Biography of Clarence A. GAGNON

Clarence Gagnon by Edmond Dyonnet

 

BIOGRAPHY

Gagnon was born in Montreal in 1881 and began studying art in 1897 with William Brymner at the Art Association of Montreal. He went to Paris in 1904 to study at the Académie Julian, where Jean-Paul Laurens encouraged his students to compose with clarity and simplicity. He also distinguished himself as a printmaker, winning awards in the United States and France for his picturesque engravings of villages and towns. In 1909, he began to divide his time between Montreal and Charlevoix County, east of Quebec City, on the north shore of the St. Lawrence – “Christmas card country”, as his friend Jackson called it. Already attracted to the work of artists such as Horatio Walker, who celebrated the hardships of farm life, Gagnon became renowned for the winter villages  of his native land. Although he would live most of his life in France, his years in Baie-St-Paul, from 1919 to 1924, furnished him with memories of the toils and virtues of rural life.

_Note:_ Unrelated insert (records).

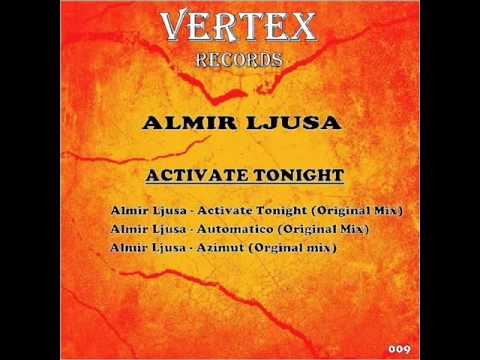 Almir Ljusa - Activate Tonight (Original Mix)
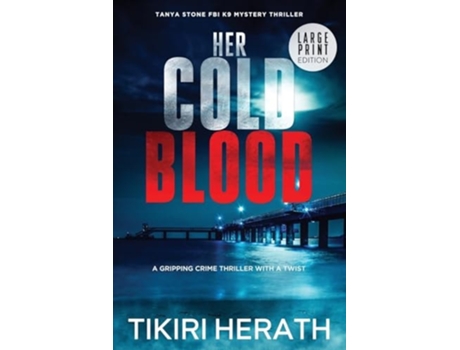 Livro Her Cold Blood - LARGE PRINT EDITION A gripping crime thriller with a twist de Tikiri Herath (Inglês)
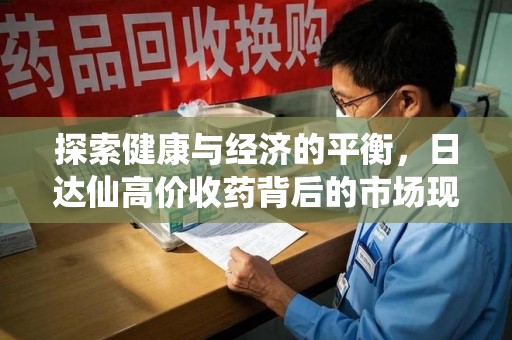 淮安探索健康与经济的平衡，日达仙高价收药背后的市场现象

In 1928, Gagnon embarked on his most famous oeuvre: the 54 paintings that would illustrate the 1933 deluxe edition of Louis Hémon’s novel Maria Chapdelaine. Drawing on his experience of the customs and hardships of the communities of rural Quebec, Gagnon pictured the changing seasons and rituals of these people who lived close to the land. “My purpose in illustrating Maria Chapdelaine”, he wrote, “was to catch the spirit of Canada and of the French-Canadian life, which the book immortalizes. That book represents the struggle of a brave little minority and reveals the true pioneering instinct  of those early settlers. It is Canadian and yet universal in its picture of a struggle where people are determined to maintain their own religion, language and customs”.

 

SUBJECT

Like his contemporaries in the Group of Seven, Clarence Gagnon longed to dissociate himself from an academic tradition in painting and was interested in creating a national art, although not one based on the untamed wilderness. Gagnon’s idea of “national” was rooted in his love of the people and the land of Quebec, as reflected in his depictions of cultivated landscapes, in which nature has been transformed by agriculture and human settlements.

 

TECHNIQUE/MEDIUM

Gagnon was a painter and a printmaker. He travelled throughout Europe, employing the vivid palette and loose brushwork of the Impressionists that he would later apply to his painting of Canadian subjects.